Microbial symbionts regulate the primary Ig repertoire.

Author information

1
Department of Medicine, Division of Rheumatology, Immunology, and Allergy, Brigham and Women's Hospital and Harvard Medical School, Boston, MA.
2
Department of Biostatistics and Computational Biology, Dana-Farber Cancer Institute, Boston, MA.
3
Department of Medicine, Division of Rheumatology, Immunology, and Allergy, Brigham and Women's Hospital and Harvard Medical School, Boston, MA dwesemann@bwh.harvard.edu.

Abstract

The ability of immunoglobulin (Ig) to recognize pathogens is critical for optimal immune fitness. Early events that shape preimmune Ig repertoires, expressed on IgM+ IgD+ B cells as B cell receptors (BCRs), are poorly defined. Here, we studied germ-free mice and conventionalized littermates to explore the hypothesis that symbiotic microbes help shape the preimmune Ig repertoire. Ig-binding assays showed that exposure to conventional microbial symbionts enriched frequencies of antibacterial IgM+ IgD+ B cells in intestine and spleen. This enrichment affected follicular B cells, involving a diverse set of Ig-variable region gene segments, and was T cell-independent.

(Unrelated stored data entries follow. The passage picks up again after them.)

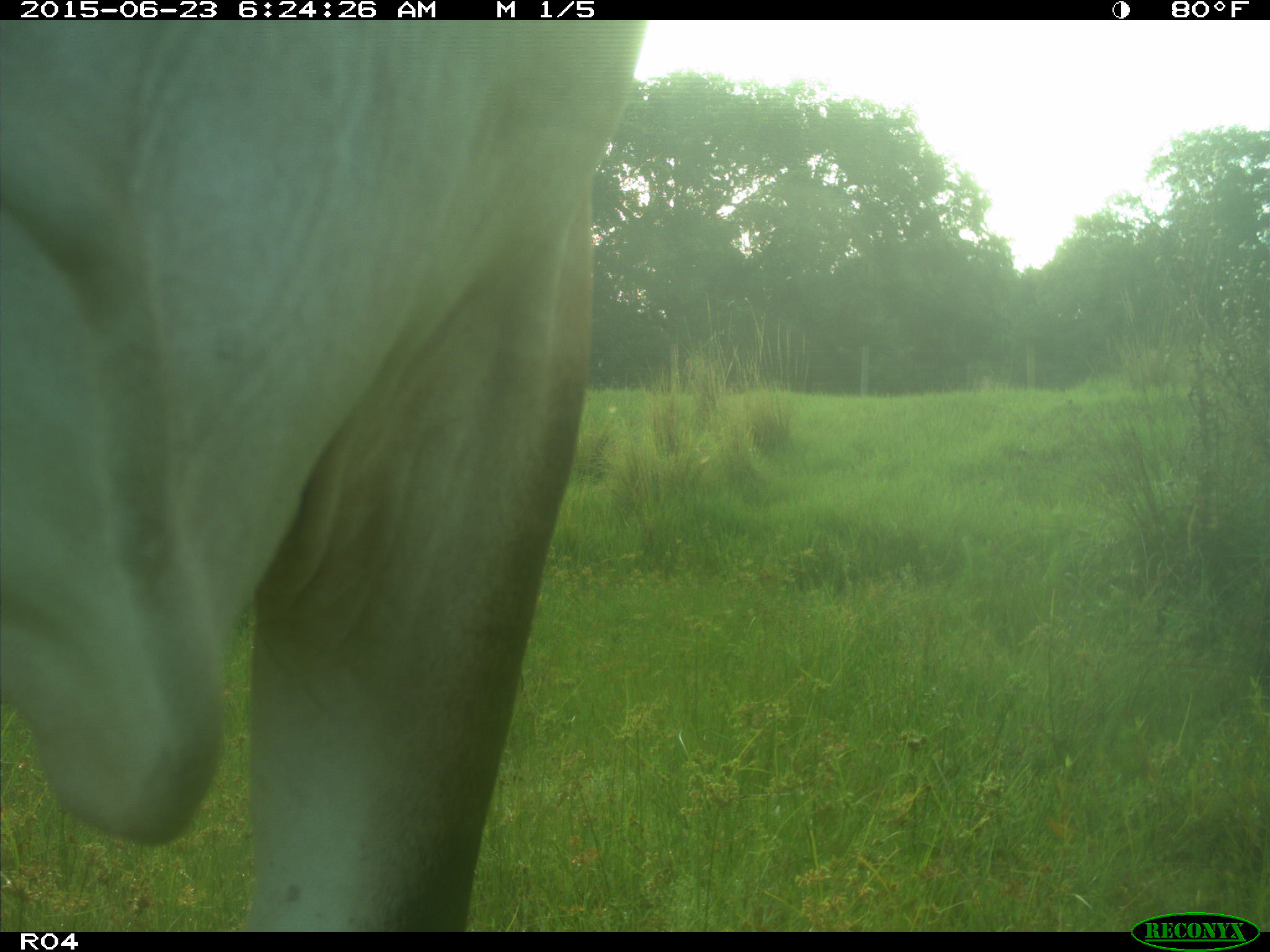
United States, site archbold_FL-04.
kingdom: Animalia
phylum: Chordata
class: Mammalia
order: Artiodactyla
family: Bovidae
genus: Bos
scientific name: Bos taurus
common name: domestic cow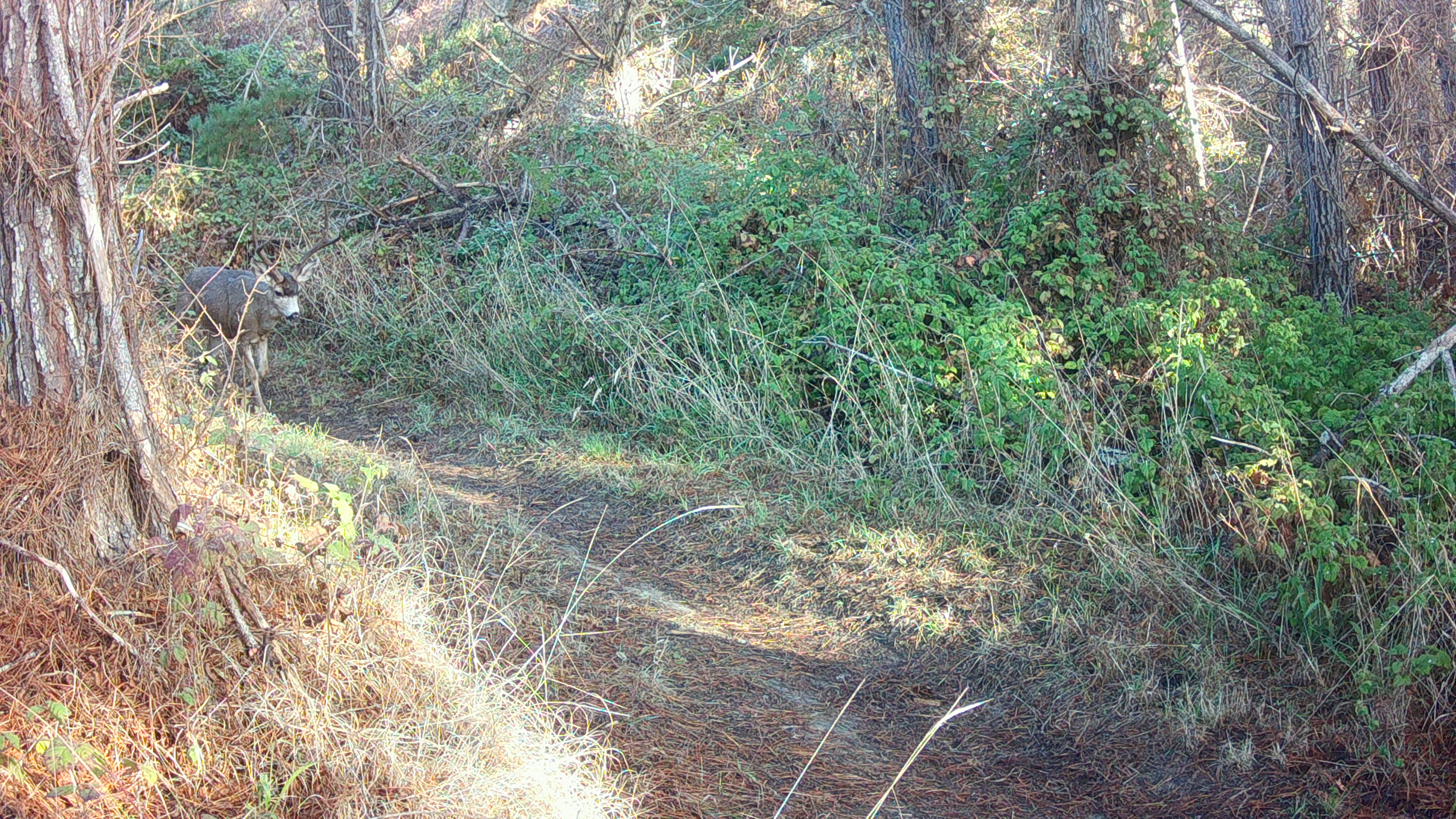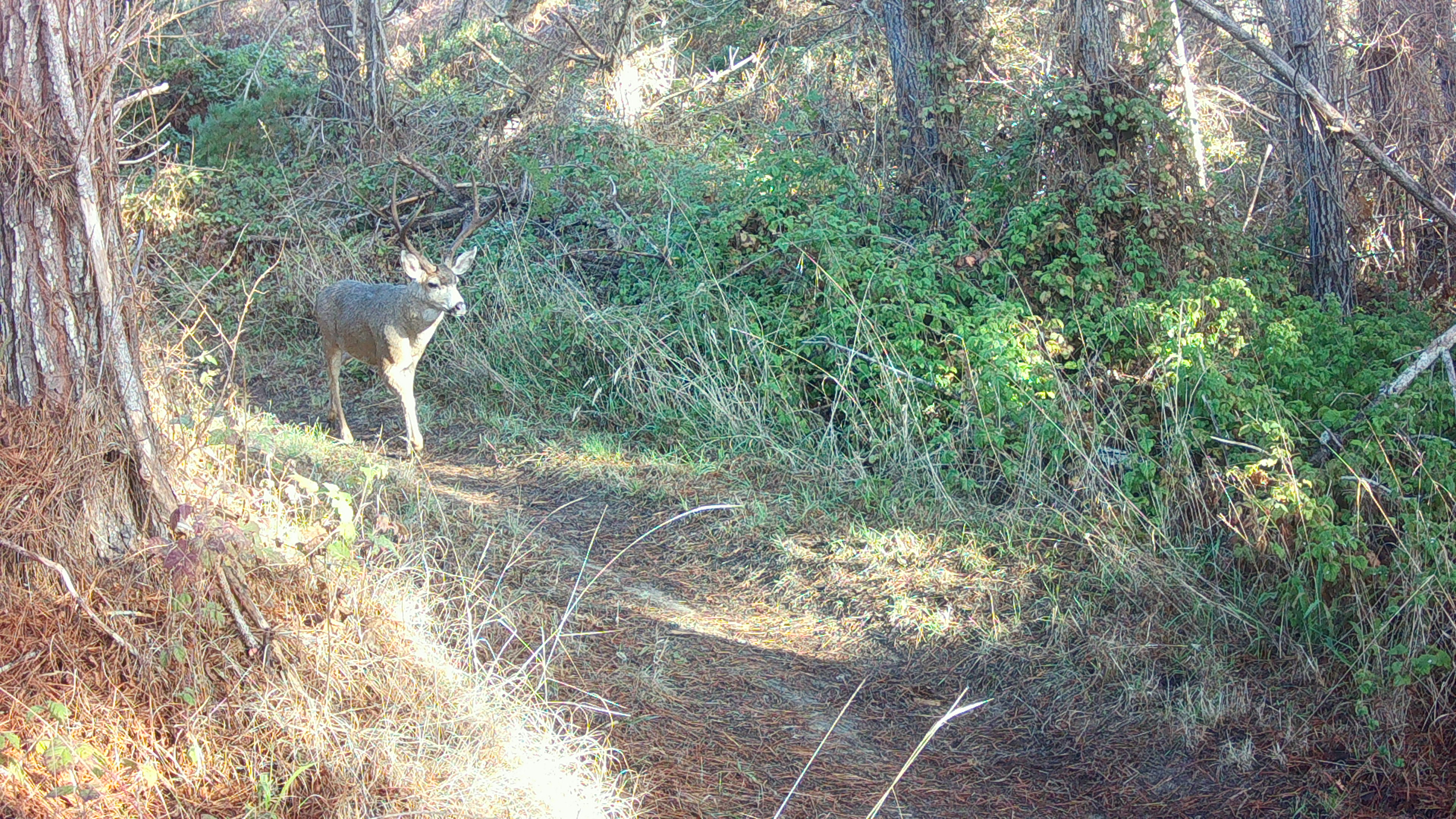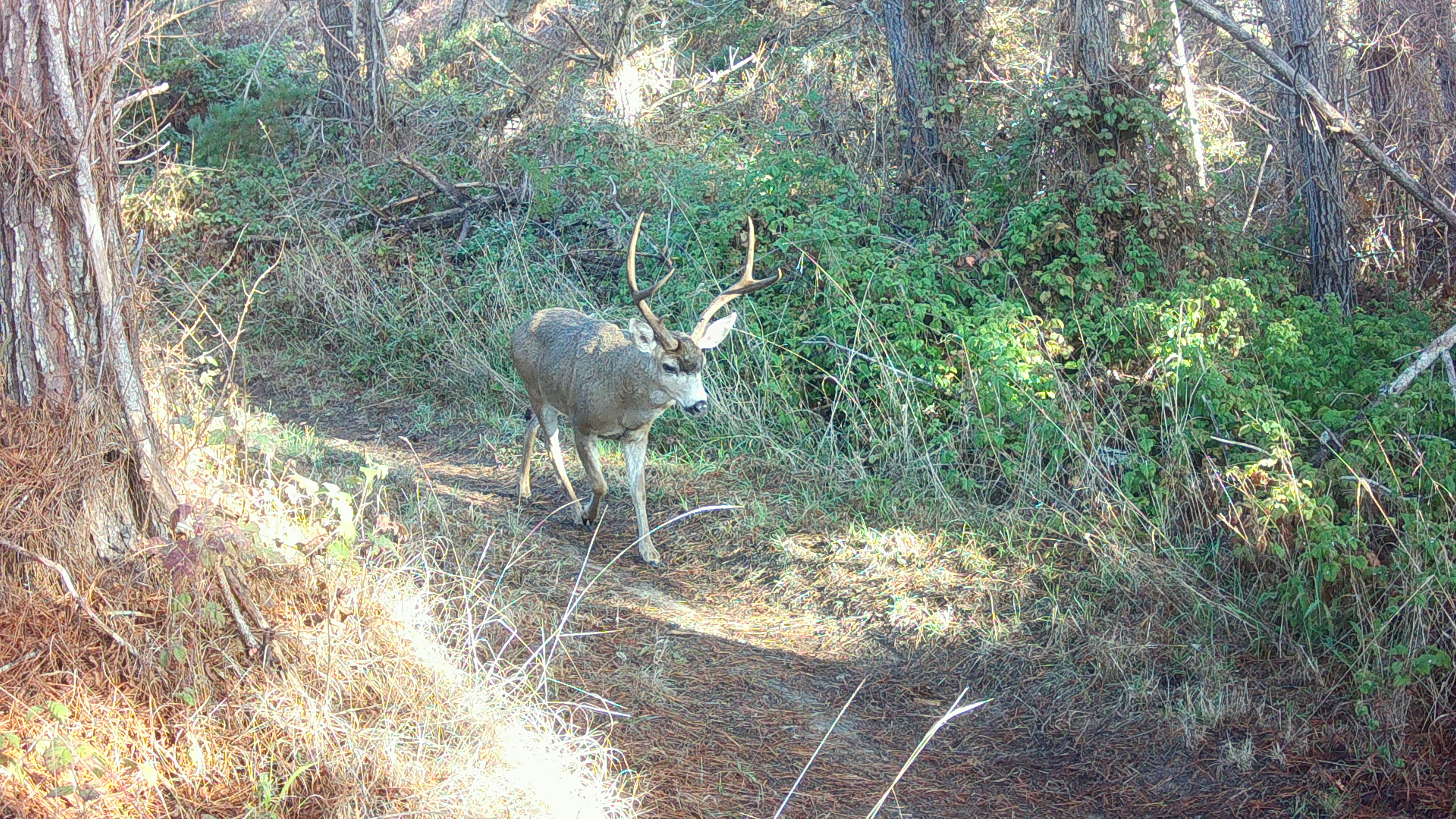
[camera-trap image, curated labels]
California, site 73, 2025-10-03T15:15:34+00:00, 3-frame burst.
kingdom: Animalia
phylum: Chordata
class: Mammalia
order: Artiodactyla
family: Cervidae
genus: Odocoileus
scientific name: Odocoileus hemionus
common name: mule deer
Mule deer (Odocoileus hemionus).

Functionally, enrichment of microbe reactivity primed basal levels of small intestinal T cell-independent, symbiont-reactive IgA and enhanced systemic IgG responses to bacterial immunization. These results demonstrate that microbial symbionts influence host immunity by enriching frequencies of antibacterial specificities within preimmune B cell repertoires and that this may have consequences for mucosal and systemic immunity.